Suud elebaşları özür dilemek ve pişmanlıklarını dile getirmek, ayrıca bu korkunç hadiseye doğrudan sebebiyet veren suçlular hakkında yargı sürecini başlatmak yerine, büyük bir utanmazlık ve küstahlık örneği sergileyerek, hatta İslamî uluslararası gerçekleri araştırma heyetinin kurulmasından bile kaçındılar ve sanık sandalyesine oturmak yerine, kendilerini davacı konumunda gösterdiler ve İran İslam Cumhuriyeti ve küfür ve istikbarla mücadele yolunda İslam’ın dikilen her bayrağına karşı eski düşmanlıklarını daha büyük bir adilik ve alçaklıkla alenileştirdiler.
Suudi rejiminin propaganda makinesi, siyonistlere ve Amerika’ya karşı davranışları İslam dünyasının büyük ayıbı olan politikacılarından, açıkça kitap ve sünnete aykırı bir şekilde fetva veren, haram yiyen, muttaki olmayan müftülerine kadar ve hatta meslek vicdanı bile yalan üretmelerine ve yalan söylemelerine engel olamayan medyadaki ayak takımına kadar, bu yıl İranlı hacıların Hac farızasından mahrum bırakılmalarından İran İslam Cumhuriyeti’ni sorumlu tutma yönünde beyhude bir telaş içindedir.
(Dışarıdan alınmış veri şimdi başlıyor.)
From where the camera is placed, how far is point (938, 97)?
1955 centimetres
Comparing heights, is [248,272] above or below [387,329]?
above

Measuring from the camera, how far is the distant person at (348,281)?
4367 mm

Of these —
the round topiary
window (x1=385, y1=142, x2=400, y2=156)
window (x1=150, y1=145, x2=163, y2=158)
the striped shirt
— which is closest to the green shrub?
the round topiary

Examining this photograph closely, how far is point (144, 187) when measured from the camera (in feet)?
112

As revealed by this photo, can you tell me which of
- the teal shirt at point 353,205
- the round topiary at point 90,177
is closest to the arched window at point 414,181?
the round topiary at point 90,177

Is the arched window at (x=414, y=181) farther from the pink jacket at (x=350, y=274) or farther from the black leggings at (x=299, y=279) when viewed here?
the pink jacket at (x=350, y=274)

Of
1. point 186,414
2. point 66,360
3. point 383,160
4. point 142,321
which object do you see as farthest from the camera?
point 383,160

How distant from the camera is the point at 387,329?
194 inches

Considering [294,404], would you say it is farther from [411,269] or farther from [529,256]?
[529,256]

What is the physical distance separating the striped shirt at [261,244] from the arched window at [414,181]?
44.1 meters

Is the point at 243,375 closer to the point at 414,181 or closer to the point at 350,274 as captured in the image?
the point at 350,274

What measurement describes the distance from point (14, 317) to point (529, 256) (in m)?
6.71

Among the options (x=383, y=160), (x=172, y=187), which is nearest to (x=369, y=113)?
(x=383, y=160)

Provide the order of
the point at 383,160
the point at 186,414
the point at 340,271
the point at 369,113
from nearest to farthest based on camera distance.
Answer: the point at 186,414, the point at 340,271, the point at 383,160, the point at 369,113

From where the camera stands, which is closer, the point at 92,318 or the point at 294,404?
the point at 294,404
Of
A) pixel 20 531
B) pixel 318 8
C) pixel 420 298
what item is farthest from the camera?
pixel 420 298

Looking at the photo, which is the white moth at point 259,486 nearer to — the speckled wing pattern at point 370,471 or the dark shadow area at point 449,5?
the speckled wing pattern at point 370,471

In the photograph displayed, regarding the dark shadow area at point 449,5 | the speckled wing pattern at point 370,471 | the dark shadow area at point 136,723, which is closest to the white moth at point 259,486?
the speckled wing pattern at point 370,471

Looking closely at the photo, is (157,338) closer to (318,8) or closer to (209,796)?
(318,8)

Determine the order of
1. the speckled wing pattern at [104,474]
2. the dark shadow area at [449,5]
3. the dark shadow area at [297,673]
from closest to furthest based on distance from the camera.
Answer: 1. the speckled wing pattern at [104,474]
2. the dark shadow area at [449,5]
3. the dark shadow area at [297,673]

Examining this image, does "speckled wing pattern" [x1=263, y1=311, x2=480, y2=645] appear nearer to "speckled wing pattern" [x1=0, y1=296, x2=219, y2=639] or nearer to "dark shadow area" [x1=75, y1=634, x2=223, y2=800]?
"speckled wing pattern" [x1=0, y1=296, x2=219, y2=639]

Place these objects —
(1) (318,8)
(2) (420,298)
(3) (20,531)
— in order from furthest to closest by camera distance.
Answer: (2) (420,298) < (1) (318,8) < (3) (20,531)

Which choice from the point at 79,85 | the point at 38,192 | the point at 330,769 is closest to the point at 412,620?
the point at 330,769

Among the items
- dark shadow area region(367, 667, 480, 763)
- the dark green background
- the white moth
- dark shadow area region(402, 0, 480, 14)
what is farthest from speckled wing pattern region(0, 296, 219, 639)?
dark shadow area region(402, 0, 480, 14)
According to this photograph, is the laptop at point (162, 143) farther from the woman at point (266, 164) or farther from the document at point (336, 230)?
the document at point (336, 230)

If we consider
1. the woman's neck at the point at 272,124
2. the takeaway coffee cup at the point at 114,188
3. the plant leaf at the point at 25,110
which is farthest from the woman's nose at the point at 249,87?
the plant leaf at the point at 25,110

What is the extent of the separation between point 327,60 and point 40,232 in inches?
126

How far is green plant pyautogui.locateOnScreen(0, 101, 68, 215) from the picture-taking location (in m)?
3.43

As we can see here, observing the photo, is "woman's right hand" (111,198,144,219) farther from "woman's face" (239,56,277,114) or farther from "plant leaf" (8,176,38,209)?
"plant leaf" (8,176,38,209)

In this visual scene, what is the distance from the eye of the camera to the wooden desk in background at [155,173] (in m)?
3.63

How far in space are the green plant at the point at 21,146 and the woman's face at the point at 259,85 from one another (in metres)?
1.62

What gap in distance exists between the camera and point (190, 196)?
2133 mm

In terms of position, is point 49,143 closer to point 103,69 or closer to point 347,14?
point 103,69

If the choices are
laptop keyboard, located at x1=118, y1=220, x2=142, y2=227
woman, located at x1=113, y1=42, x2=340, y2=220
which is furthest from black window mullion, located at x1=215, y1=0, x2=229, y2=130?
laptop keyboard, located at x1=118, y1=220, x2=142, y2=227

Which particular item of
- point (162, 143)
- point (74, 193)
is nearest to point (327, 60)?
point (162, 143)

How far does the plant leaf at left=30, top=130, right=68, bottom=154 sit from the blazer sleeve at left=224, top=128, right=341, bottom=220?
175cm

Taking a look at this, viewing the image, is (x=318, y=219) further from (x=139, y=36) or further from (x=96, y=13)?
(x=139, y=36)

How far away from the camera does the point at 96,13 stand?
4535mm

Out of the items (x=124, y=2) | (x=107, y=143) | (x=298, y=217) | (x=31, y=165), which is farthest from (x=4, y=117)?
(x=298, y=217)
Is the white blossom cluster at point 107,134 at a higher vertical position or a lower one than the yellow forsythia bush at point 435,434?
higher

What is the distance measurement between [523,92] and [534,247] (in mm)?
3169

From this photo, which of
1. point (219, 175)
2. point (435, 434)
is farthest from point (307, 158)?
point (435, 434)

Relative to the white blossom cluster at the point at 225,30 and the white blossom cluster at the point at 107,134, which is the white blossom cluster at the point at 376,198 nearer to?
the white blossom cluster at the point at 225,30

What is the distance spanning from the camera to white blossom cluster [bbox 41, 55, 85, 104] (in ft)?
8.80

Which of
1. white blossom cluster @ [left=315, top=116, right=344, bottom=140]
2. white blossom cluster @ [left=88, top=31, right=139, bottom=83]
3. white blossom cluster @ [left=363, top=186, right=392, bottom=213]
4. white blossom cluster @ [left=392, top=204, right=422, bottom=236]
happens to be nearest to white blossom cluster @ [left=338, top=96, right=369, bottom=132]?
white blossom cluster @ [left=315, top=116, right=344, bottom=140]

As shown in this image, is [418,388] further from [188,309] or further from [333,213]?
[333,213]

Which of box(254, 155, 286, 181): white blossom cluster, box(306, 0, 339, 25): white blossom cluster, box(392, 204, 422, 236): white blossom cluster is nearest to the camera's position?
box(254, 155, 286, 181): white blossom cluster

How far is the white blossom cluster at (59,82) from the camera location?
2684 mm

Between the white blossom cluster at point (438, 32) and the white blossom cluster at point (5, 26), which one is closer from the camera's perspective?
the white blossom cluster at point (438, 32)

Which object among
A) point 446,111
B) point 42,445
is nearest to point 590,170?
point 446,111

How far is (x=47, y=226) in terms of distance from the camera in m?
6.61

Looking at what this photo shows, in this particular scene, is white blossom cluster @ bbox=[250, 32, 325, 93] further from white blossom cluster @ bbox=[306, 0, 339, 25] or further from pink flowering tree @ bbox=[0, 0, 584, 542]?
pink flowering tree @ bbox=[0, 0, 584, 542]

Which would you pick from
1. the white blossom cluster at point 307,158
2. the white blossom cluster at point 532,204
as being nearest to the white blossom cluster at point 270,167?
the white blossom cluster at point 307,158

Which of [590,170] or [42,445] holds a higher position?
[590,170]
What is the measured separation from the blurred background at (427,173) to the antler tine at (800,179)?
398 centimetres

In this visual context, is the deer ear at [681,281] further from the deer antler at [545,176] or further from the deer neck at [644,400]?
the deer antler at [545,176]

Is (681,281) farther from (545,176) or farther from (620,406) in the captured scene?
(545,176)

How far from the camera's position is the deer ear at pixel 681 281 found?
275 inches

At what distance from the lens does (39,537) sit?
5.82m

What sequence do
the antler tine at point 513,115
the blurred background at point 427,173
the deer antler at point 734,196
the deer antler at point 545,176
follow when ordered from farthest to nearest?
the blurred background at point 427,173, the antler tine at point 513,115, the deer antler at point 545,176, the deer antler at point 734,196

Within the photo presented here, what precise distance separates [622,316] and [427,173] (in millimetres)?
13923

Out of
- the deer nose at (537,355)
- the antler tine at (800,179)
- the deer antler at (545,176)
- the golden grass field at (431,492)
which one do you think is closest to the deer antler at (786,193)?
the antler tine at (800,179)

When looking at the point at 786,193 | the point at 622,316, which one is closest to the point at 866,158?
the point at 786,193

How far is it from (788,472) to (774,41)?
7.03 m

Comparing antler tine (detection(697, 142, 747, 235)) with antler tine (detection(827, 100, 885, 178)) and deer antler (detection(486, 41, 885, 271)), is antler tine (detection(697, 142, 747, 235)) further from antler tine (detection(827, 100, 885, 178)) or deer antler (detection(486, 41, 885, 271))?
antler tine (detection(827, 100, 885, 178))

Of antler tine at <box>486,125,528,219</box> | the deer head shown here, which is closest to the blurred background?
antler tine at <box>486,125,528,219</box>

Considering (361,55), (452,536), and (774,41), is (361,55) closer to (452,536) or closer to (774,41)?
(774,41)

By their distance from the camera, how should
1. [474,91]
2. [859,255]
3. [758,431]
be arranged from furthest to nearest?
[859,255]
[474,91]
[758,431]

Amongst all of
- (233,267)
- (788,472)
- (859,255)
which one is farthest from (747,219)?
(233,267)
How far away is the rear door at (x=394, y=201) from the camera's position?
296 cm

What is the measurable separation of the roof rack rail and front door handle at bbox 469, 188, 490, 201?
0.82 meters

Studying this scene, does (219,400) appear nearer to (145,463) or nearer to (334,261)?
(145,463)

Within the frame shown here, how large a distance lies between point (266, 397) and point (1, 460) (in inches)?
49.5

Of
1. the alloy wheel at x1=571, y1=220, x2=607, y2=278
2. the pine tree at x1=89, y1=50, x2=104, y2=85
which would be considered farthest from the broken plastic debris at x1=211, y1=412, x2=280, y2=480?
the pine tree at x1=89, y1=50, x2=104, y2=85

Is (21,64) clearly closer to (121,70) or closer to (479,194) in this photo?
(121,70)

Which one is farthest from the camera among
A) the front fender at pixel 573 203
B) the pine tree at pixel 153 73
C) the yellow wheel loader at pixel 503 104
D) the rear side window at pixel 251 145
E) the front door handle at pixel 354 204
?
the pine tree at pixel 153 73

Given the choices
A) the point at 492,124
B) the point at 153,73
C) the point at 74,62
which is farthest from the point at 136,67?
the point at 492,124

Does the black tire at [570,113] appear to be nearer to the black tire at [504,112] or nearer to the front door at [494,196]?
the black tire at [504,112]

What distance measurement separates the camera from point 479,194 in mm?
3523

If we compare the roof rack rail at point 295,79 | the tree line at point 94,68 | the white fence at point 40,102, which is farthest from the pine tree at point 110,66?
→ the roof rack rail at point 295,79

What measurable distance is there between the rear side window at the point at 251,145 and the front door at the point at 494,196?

Tekfirci ve şer örgütleri kurarak onları donatan fitneci hükümdarlar, İslam dünyasını iç savaşlara ve masum insanların katliamına veya yaralanmalarına sürükleyen, Yemen, Irak, Suriye, Libya ve diğer bazı ülkeleri kana bulayanlar, siyonist işgalci rejime dostluk eli uzatan ve gözlerini Filistinlilerin çektikleri acı ve musibetlere kapatan ve zulüm ve ihanet çemberlerini Bahreyn’in kentlerine ve köylerine kadar yayan Allah’tan habersiz politikacılar, Mina’da o büyük faciayı yaratan ve Haremeyn hademeleri adı altında ilahi güvenli mekanın hürmetini kıran ve Rahman Allah’ın misafirlerini bayram gününde Mina’da ve daha önce de Mescid-i Haram’da kurban eden dinsiz ve vicdansız hükümdarlar, şimdi Hac farızasının siyasileştirilmemesinden dem vuruyor ve başkalarını kendilerinin işlediği veya sebebiyet verdikleri büyük günahlardan sorumlu tutuyorlar. Onlar Kur'an'ı Kerim’in aydınlatıcı beyanının tam mısdakıdır, ki şöyle buyurur:
وَإِذَا تَوَلَّى سَعَى فِي الأَرْضِ لِيُفْسِدَ فِيِهَا وَيُهْلِكَ الْحَرْثَ وَالنَّسْلَ وَاللّهُ لاَ يُحِبُّ الفَسَادَ / وَإِذَا قِيلَ لَهُ اتَّقِ اللّهَ أَخَذَتْهُ الْعِزَّةُ بِالإِثْمِ فَحَسْبُهُ جَهَنَّمُ وَلَبِئْسَ الْمِهَادُ
O, (senin yanından) ayrılınca yeryüzünde bozgunculuk yapmağa, ekin ve nesli yok etmeğe çalışır. Allah ise bozgunculuğu sevmez. Ona “Allah’tan kork” denildiği zaman, gururu onu daha da günaha sürükler. Artık böylesinin hakkından cehennem gelir. O ne kötü yataktır! (Bakara 205 ve 206. Ayetler)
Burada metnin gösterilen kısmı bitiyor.